_Extract_
- - -

Objective: Many patients with hyperglycemic crises present with combined features of diabetic ketoacidosis (DKA) and hyperosmolar hyperglycemic state (HHS). The implications of concomitant acidosis and hyperosmolality are not well known. We investigated hospital outcomes in patients with isolated or combined hyperglycemic crises.
Research design and methods: We analyzed admissions data listing DKA or HHS at two academic hospitals. We determined 1) the frequency distributions of HHS, DKA, and combined DKA-HHS (DKA criteria plus elevated effective osmolality); 2) the relationship of markers of severity of illness and clinical comorbidities with 30-day all-cause mortality; and 3) the relationship of hospital complications associated with insulin therapy (hypoglycemia and hypokalemia) with mortality.

- - -

_Data under study_
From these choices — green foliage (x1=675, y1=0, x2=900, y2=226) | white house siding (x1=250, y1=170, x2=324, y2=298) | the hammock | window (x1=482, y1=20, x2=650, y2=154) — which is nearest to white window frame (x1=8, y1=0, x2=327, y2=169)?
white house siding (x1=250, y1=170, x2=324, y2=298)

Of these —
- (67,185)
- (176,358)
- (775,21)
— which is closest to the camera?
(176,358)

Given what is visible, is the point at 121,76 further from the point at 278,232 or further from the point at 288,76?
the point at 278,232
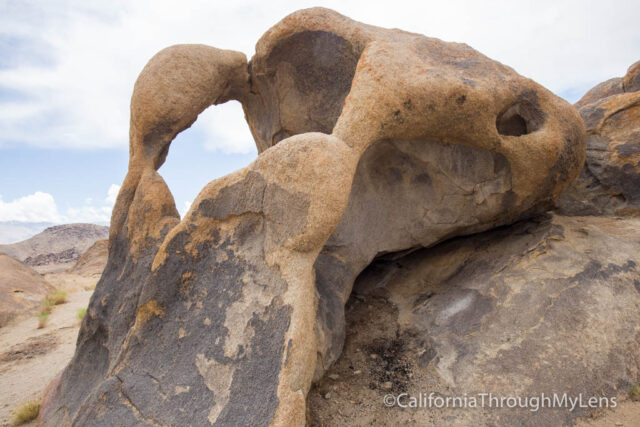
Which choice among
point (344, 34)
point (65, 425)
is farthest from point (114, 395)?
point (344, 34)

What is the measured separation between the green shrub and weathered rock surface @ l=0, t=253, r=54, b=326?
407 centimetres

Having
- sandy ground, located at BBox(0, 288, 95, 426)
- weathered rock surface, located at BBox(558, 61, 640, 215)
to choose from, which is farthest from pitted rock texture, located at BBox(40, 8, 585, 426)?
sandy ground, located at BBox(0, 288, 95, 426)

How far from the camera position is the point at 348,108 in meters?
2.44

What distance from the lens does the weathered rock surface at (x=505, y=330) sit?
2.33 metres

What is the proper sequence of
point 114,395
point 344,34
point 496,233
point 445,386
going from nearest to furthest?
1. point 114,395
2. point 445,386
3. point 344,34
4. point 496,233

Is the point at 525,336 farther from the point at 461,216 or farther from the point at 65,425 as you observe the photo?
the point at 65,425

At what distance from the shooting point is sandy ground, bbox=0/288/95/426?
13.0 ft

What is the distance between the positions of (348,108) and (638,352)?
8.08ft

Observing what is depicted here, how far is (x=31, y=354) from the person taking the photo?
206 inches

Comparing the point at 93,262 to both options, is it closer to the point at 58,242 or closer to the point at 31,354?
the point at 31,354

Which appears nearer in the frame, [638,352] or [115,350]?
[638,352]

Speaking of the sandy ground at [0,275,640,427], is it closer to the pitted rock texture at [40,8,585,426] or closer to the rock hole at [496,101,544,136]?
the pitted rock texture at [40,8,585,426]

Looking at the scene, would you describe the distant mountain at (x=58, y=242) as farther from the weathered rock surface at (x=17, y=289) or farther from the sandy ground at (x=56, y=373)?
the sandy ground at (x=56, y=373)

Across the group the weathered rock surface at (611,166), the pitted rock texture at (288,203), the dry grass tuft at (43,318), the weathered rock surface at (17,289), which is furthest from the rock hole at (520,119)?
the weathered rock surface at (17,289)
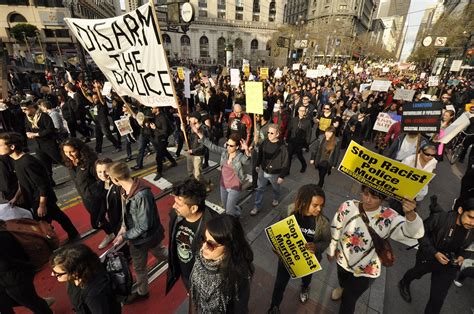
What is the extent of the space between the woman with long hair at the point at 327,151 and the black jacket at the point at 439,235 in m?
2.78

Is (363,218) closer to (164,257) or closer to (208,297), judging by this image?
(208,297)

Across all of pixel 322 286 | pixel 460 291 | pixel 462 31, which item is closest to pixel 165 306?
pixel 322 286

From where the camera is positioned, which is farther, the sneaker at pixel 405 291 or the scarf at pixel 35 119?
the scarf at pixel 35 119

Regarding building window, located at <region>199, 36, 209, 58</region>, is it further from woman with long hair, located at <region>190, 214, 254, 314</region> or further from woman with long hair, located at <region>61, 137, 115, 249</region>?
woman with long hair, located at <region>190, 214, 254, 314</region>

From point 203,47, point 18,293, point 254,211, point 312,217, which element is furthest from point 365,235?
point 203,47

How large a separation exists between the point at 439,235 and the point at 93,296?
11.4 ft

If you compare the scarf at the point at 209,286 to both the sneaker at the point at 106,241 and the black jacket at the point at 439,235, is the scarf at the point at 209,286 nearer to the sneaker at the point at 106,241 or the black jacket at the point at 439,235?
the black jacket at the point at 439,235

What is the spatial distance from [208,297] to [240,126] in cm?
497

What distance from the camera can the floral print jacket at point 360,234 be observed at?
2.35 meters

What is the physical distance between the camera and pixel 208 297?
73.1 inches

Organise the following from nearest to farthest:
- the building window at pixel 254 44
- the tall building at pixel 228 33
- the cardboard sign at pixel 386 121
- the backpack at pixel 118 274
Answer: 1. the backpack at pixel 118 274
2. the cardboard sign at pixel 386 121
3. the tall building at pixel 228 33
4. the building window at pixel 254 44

- - -

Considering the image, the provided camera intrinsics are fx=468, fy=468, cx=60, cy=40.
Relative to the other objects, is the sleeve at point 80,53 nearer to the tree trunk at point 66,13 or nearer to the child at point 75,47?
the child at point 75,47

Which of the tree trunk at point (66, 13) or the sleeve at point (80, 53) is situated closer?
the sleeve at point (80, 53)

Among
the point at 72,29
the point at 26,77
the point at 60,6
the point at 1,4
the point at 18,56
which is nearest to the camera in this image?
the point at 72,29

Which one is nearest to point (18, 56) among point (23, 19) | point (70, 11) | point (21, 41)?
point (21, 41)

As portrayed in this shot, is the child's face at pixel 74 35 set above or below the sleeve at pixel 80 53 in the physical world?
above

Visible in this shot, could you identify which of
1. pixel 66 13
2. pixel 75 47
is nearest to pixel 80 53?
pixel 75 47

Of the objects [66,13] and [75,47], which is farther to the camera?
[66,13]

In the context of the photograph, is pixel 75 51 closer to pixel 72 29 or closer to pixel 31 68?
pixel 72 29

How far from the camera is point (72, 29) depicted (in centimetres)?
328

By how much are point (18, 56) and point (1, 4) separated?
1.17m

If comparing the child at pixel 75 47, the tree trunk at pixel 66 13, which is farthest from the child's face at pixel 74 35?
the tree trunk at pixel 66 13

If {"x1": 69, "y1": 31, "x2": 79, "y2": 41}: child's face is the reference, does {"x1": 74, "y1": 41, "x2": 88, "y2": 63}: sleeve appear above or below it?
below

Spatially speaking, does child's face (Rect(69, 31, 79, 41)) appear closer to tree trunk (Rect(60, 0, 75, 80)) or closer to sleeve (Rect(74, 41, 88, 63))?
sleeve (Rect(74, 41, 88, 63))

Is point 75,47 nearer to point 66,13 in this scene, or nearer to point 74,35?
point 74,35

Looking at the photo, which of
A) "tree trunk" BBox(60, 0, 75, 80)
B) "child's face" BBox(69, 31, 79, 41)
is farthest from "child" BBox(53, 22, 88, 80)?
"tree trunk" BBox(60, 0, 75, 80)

- - -

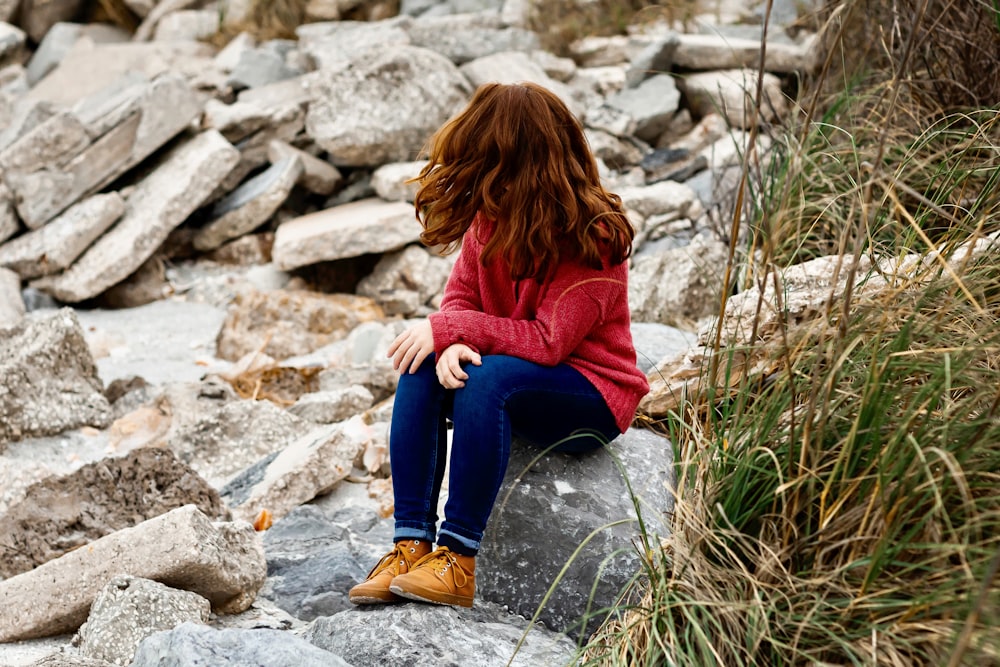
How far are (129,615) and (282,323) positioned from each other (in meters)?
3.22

- - -

_Work item 1_
In the hyperglycemic crisis abstract, what defines combined DKA-HHS?
_Work item 2_
Pick up the abstract on hyperglycemic crises after its final sentence and carry it forward.

_Written reply 1_
DKA criteria plus elevated effective osmolality.

_Written reply 2_
Results: There were 1,211 patients who had a first admission with confirmed hyperglycemic crises criteria, 465 (38%) who had isolated DKA, 421 (35%) who had isolated HHS, and 325 (27%) who had combined features of DKA-HHS. After adjustment for age, sex, BMI, race, and Charlson Comorbidity Index score, subjects with combined DKA-HHS had higher in-hospital mortality compared with subjects with isolated hyperglycemic crises (adjusted odds ratio [aOR] 2.7; 95% CI 1.4, 4.9; P = 0.0019). In all groups, hypoglycemia (<40 mg/dL) during treatment was associated with a 4.8-fold increase in mortality (aOR 4.8; 95% CI 1.4, 16.8). Hypokalemia ≤3.5 mEq/L was frequent (55%). Severe hypokalemia (≤2.5 mEq/L) was associated with increased inpatient mortality (aOR 4.9; 95% CI 1.3, 18.8; P = 0.02).
Conclusions: Combined DKA-HHS is associated with higher mortality compared with isolated DKA or HHS. Severe hypokalemia and severe hypoglycemia are associated with higher hospital mortality in patients with hyperglycemic crises.
© 2019 by the American Diabetes Association.